— What you have to do —
Your output should be the lines below from the one with "Interesting Early Zulu" through the one with "Burberry Lambskin Tote", copied exactly, pictures excluded.

— Records for processing —

== Segment start ==

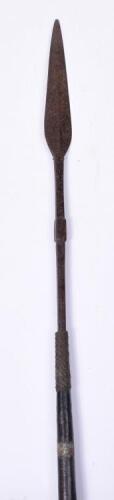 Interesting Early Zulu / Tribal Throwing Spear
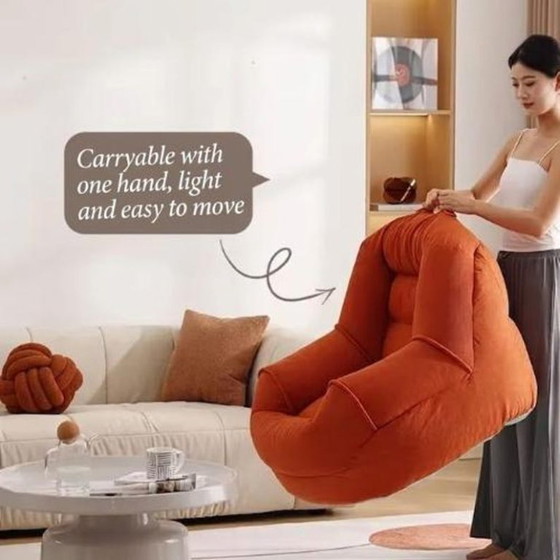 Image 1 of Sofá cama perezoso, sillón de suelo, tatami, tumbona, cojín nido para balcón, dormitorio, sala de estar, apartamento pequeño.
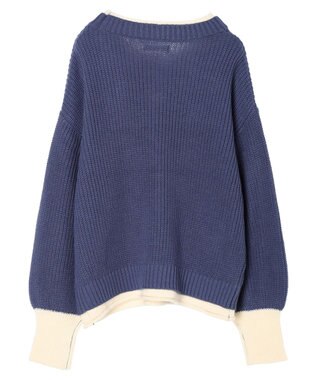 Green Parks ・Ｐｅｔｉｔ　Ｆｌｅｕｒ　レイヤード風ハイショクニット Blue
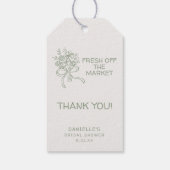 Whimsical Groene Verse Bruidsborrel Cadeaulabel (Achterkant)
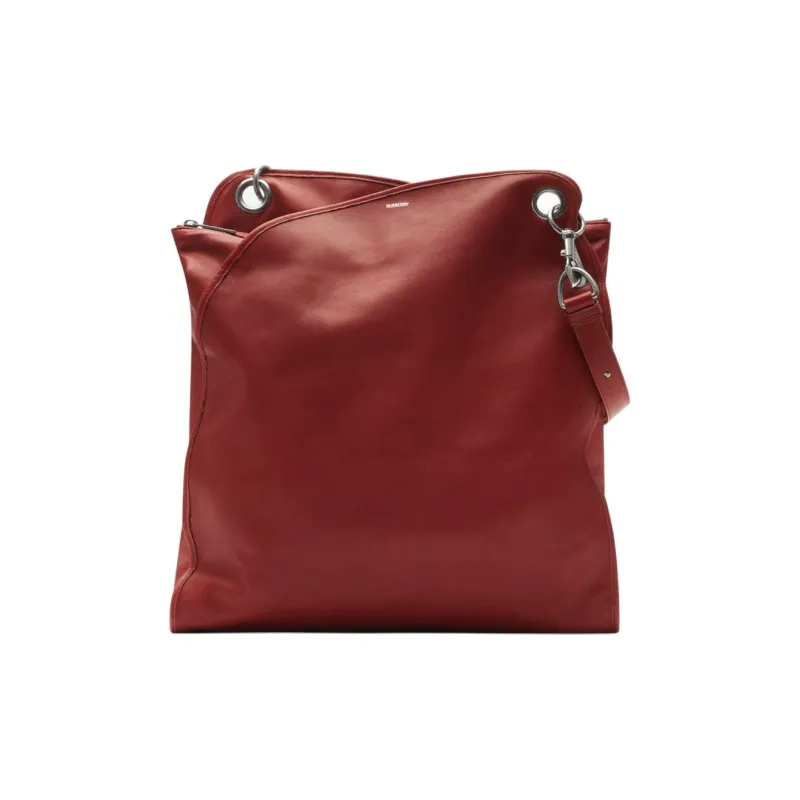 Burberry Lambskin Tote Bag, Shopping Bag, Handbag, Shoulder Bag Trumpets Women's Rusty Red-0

== Segment end ==
== Segment start ==

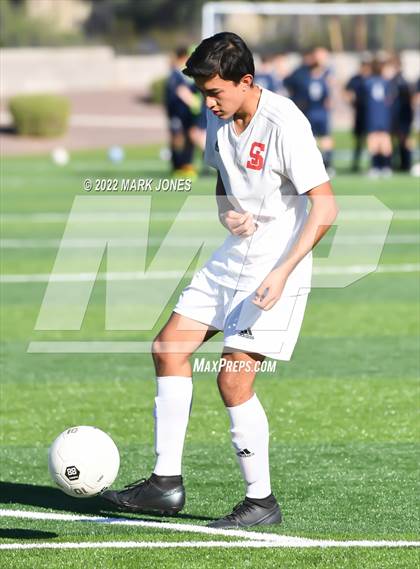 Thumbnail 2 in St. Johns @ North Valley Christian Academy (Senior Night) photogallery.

== Segment end ==

— Reply to the task —
 Interesting Early Zulu / Tribal Throwing Spear
 Image 1 of Sofá cama perezoso, sillón de suelo, tatami, tumbona, cojín nido para balcón, dormitorio, sala de estar, apartamento pequeño.
 Green Parks ・Ｐｅｔｉｔ　Ｆｌｅｕｒ　レイヤード風ハイショクニット Blue
 Whimsical Groene Verse Bruidsborrel Cadeaulabel (Achterkant)
 Burberry Lambskin Tote Bag, Shopping Bag, Handbag, Shoulder Bag Trumpets Women's Rusty Red-0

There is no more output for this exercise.